I know I don’t normally write about the publication history of the books I review, but the background to this one is more complex than usual, and quite relevant. It was published in full in Lippincott’s Monthly magazine in 1890 (in a significantly shorter version than the final novel). Wilde predicted “I think it will make a sensation” – which was a bit of an understatement. Prior to publication he made several edits to remove some of the more explicitly homo-erotic content, but he may as well not have bothered, because critics almost unanimously put two and two together, identified Wilde with his two main characters, and realised that some of the sins which they explore included gay sex. For the avoidance of any doubts Wilde drops clunking hints such as when he says “there are certain temperaments that marriage makes more complex…they are forced to have more than one life” (61) What can he mean? Later he refers to “such love as Michael Angelo had known, and Montaigne, and Winckelmann, and Shakespeare himself” (96). This was extraordinarily daring of Wilde – and his publishers – and he was of course to pay the price.

The plot is very familiar. Gorgeous, young, well-to-do and well-connected Dorian Gray has his portrait painted by a society painter, Basil Hallward. Dorian unknowingly makes a Mephistophilian pact to preserve his beauty, and for his portrait to bear the signs of aging and sin. He is taken in hand, and led astray, by Hallward’s friend, the dangerous Lord Henry Wotton. His treatment of a young actress, Sibyl Vane, who falls in love with him and who he brutally rejects, leading to her suicide, is the first time he notices a change in the painting. Gray is psychopathically narcissistic – everything is judged by its impact on him. He goes to the opera after hearing Sibyl has died, and when chastised for this says “Don’t talk about horrid subjects. If one doesn’t talk about a thing, it has never happened” (87) Accepting his fate, he hides the painting, eventually killing Hallward to avoid exposure, and dives into a life of excess, sin, and hedonism. Wilde goes as far as he can to describe this life, dropping hints about many of the elements, including some more conventional, heterosexual affairs, which frankly is fooling no-one.
There’s a unavoidable biographical element to this novel. Wilde’s own life followed the same self-destructive arc as Gray’s, although what is more remarkable is that the novel came first – Wilde was well aware where his recklessness would lead, but embraced his fate in any event. He foresees it all – the social ostracism (“when he used to reappear again in society, men would whisper to each other in corners, or pass him with a sneer, or look at him with cold, searching eyes, as though they were determined to discover his secret” (113) – the damage caused to friends and relatives – “Women who had wildly (note the choice of adjective) adored him, and for his sake had braved all social censure and set convention at defiance, were seen to grow pallid with shame or horror if Dorian Gray entered the room” (113), the damage to his health and (he believed) his soul, and yet could not steer a different course.

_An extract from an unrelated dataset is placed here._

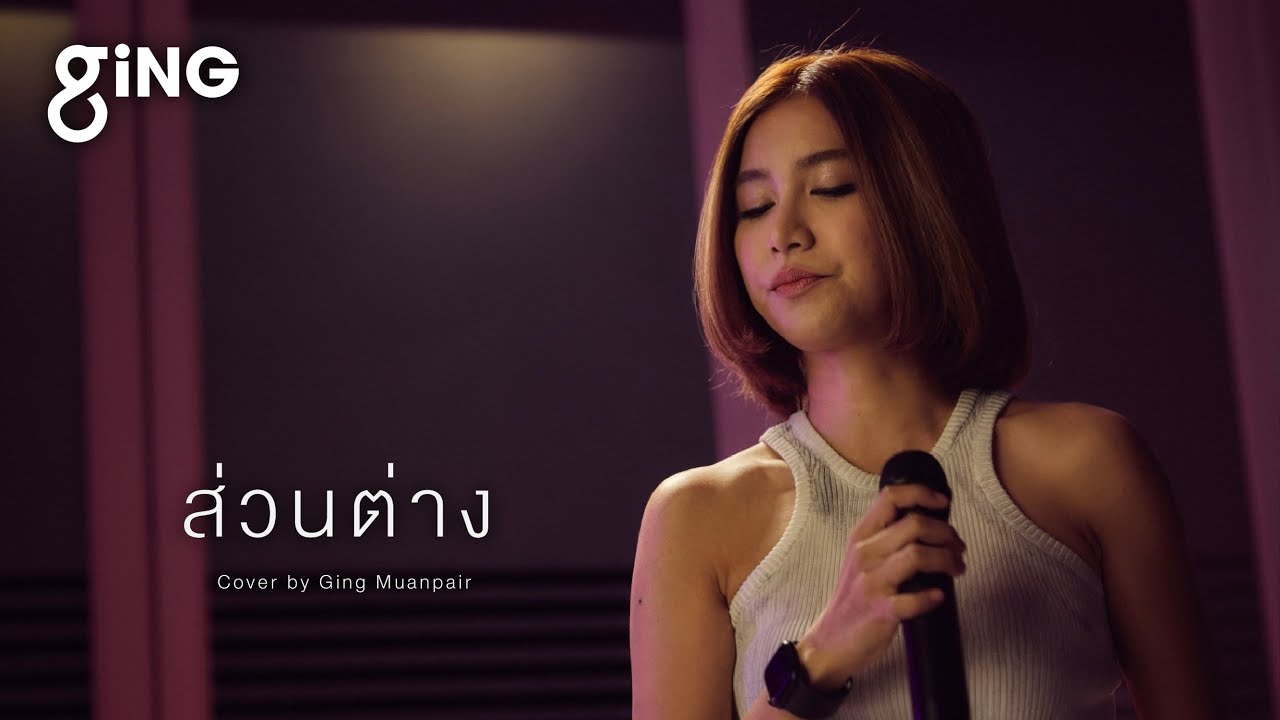 ส่วนต่าง (do it without me) - BOWKYLION ( Cover by Ging Muanpair กิ่ง เหมือนแพร )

There are four great 19th century English horror novels (that is, novels written in English)  that explore identify and sexuality – ‘Frankenstein’, ‘Dracula’, ‘Dr Jekyll and Mr Hyde’, and ‘The Portrait of Dorian Gray.’ (In many ways ‘Dr Jekyll’ is probably the least flawed of this quartet, and I will aim to review it shortly to complete the set). All are in their different ways about the horror of the divided self. ‘Gray’ has many flaws – the sections where Wilde expanded the text for publication as a novel show strong signs of padding, for example, and the aphorisms, which individually are witty and clever, when they appear in such intensity have an artificial, false note. But despite these, this is a stunning novel, tragic in the light of what we now know about Wilde’s own fate, but also complex and brave. Superficially it is a parable about the price of sin, but in making Gray and Wotton such charismatic characters Wilde makes it clear where his sympathies and interests lie.